You may not need to wait much longer and you may not need him to return for him to give you the green light. I heard from a reliable source the truth about what he's been working on since 1986.

He's nearly completed his newest invention, an intergalactic telex machine! It's taken him longer than expected because he's simultaneously been working on the sequel to Mission Earth. While there were 10 volumes of the original series the sequel is quite a bit longer, currently at 172 volumes unless he makes another revision.


LOL!

WOW! GREAT NEWS ABOUT RON'S NEW TELEX TECH!!

That solves a very sticky problem, because transmissions thru outer space tend to slow down when traversing across such impediments as the Van Allen Belt and Markabian deep-space implant stations.

By way of example, when the internet was fairly new and email came into wide use back in 1993, I sent a letter to LRH via AOL e-mail.
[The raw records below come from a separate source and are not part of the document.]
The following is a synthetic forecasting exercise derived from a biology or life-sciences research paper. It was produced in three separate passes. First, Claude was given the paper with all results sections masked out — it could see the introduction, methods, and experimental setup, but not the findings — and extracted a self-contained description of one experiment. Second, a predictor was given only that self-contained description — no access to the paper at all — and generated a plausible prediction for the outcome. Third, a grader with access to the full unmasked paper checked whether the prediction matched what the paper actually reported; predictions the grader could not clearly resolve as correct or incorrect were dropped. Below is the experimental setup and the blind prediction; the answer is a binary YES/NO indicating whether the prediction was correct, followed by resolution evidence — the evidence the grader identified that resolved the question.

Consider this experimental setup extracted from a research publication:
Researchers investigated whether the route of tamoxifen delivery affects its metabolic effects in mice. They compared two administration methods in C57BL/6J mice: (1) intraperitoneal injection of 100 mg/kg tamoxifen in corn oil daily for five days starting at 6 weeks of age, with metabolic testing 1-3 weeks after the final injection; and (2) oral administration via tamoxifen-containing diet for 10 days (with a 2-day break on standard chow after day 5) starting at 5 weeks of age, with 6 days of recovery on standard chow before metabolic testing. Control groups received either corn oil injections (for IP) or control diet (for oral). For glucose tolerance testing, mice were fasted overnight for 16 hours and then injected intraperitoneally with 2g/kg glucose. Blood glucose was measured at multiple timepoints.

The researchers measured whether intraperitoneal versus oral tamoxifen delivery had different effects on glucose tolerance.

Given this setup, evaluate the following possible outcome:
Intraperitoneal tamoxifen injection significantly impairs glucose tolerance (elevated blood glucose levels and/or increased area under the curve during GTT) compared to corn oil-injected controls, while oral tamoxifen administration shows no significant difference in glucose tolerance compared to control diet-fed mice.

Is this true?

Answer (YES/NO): NO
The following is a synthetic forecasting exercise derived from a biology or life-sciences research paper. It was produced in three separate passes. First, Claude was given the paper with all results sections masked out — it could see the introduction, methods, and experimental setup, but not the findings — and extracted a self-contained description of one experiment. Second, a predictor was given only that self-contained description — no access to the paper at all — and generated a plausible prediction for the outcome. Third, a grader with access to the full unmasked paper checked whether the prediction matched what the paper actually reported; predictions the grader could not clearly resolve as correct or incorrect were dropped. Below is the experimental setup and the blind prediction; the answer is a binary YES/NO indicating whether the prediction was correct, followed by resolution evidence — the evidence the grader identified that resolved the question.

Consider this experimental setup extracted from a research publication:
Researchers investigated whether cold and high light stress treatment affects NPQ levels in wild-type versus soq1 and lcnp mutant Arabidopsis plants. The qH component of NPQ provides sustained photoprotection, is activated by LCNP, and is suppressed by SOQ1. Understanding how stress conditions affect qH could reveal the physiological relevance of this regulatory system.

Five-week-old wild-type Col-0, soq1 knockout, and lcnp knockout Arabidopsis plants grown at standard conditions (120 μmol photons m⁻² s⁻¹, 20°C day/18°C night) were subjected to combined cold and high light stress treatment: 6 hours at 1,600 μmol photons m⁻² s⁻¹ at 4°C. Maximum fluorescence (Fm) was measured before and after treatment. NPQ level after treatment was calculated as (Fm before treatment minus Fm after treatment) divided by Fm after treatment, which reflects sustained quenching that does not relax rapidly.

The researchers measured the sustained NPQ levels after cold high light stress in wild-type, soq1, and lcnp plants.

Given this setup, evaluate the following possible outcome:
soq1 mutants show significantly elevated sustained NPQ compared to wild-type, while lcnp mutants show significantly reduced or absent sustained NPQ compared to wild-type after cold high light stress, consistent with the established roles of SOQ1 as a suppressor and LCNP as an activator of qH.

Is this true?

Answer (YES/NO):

Back then internet speeds were 28.8kbs. So anyways, after pushing "SEND" it started loading and transmitting. Apparently Ron's new home office is pretty far away because when I just looked (a moment ago) my computer was still "SENDING" that email.

I typically check once a week for Ron's answer, because it's always super-theta to feel his Source power and certainty on my lines. Once in 1978 I received a letter from LRH and the theta emanating from that letter was so powerful that within 72 hours I won 30 dollars in a scratch-off Lottery ticket!!!!!!!!!!! I sent that OT win to Advance! magazine--but still haven't heard back from them all this time. I am assuming that the magazine probably moved uplines to be with LRH in deep space, so that explains the com lag!